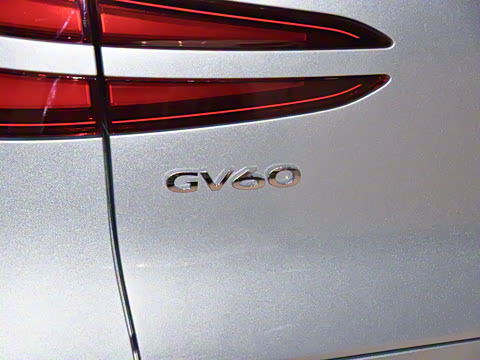 2024�� ���������������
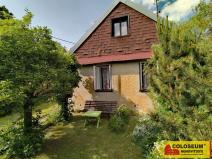 Prodej rodinného domu, Suchý, 158 m2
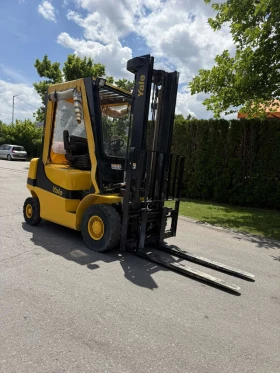 ������� Yale | Mobile.bg � ����� ������ 5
^^^^
- _WHAT TO DO_:
Without any of the pictures, reproduce the listing above exactly.

- _EXPECTED OUTPUT_:
 2024�� ���������������
 Prodej rodinného domu, Suchý, 158 m2
 ������� Yale | Mobile.bg � ����� ������ 5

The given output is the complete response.